Start of RECORDS FOR PROCESSING

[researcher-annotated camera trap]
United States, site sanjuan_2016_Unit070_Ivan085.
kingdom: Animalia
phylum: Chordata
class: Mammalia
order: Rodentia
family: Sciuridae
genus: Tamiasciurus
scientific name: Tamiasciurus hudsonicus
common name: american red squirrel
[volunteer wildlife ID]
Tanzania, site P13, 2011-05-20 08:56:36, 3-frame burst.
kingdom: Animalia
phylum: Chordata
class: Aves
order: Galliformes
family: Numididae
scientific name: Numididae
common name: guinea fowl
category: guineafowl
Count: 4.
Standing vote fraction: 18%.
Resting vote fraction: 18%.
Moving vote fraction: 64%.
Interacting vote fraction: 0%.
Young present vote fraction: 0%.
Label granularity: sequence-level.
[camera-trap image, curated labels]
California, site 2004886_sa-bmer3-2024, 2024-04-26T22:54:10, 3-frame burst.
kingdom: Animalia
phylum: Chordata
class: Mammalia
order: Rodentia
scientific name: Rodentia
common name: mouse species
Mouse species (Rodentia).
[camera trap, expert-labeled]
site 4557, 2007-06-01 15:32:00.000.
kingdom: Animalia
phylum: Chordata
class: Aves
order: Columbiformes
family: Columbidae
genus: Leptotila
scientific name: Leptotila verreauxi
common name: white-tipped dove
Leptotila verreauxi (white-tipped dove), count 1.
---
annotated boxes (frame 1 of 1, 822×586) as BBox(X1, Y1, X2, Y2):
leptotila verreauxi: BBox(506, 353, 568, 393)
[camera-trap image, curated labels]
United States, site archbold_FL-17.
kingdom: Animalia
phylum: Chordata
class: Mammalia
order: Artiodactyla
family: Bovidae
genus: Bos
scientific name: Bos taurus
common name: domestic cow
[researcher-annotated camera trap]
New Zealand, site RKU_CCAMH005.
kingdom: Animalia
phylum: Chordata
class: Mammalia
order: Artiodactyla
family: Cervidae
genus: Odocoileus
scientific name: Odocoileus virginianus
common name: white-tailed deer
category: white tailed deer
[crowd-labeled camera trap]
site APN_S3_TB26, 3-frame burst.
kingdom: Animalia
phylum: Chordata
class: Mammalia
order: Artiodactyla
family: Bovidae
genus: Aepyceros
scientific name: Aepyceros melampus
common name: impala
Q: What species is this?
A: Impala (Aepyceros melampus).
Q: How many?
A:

End of RECORDS FOR PROCESSING

» **EXERCISE BRIEF**: Please transcribe the data above without changes, from its first line to its "family: Numididae" line, and leave out anything past that.

» **RESPONSE BELOW**:
[researcher-annotated camera trap]
United States, site sanjuan_2016_Unit070_Ivan085.
kingdom: Animalia
phylum: Chordata
class: Mammalia
order: Rodentia
family: Sciuridae
genus: Tamiasciurus
scientific name: Tamiasciurus hudsonicus
common name: american red squirrel
[volunteer wildlife ID]
Tanzania, site P13, 2011-05-20 08:56:36, 3-frame burst.
kingdom: Animalia
phylum: Chordata
class: Aves
order: Galliformes
family: Numididae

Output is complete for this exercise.